0

In our application , in one of our microservice we will query the DB , get the result ( 100k rows ) and generate Excel using Apache POI.In couple of other services they also does the same process ( get DB rows and generate excel) . Here Excel generation process is common , IS this right design to separate this excel generation process as separate micorservice and use in all other services ? The challenge is passing the data ( 100k rows ) between microservices over HTTP . How can we achieve it ?

adorearun
  • 151
  • 1
  • 13

2 Answers2

0

You need to ask this question as to what define a service. Reading a chunks of data from a while, does this come under a service? When I think of separating my services I think along multiple lines like what this module needs to do. Who all will be using it, what all dependencies do I have, how I need to scale it up in future and above all. Which business team will be taking care of it. I tend to divide the modules based on the answers I get to these questions.

Here in your case I see this as less of a service and more of a utility function that can be put in a jar and shared across. A new service will be more along a line of say reporting service reading legacy excel files to create reports or migrating service which uses a utility to read excel.

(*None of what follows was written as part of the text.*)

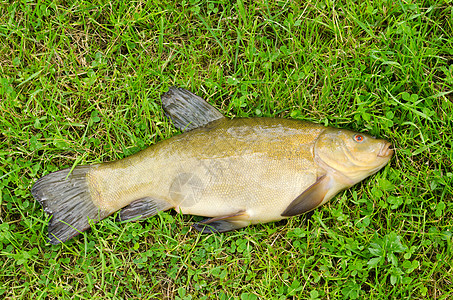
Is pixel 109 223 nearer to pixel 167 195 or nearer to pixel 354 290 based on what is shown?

Also there is no final answer you need to keep questioning your design unless you are happy with it.

Anunay
  • 1,823
  • 2
  • 18
  • 25
  • We also thought of using jar but that sounds like an older approach :) , my lead want me to come up with some new fancy approach ( meaning jargons) like caching those data and write to excel from there or save the data in BIG data like Mongodb and use it .So I just want to learn from experts. – adorearun Feb 27 '18 at 03:35
0

I personally never put the export feature as a separate service.

Providing such a table based data, I provide a table view of the data with paging, and also give export function as an octet streamed data without paging limit. Export could be a type of a view.

I've used the Apache POI library for report rendering but only for the small pages and complex shapes previously. POI also provides streaming version of workbook classes such as SXSSFWorkbook.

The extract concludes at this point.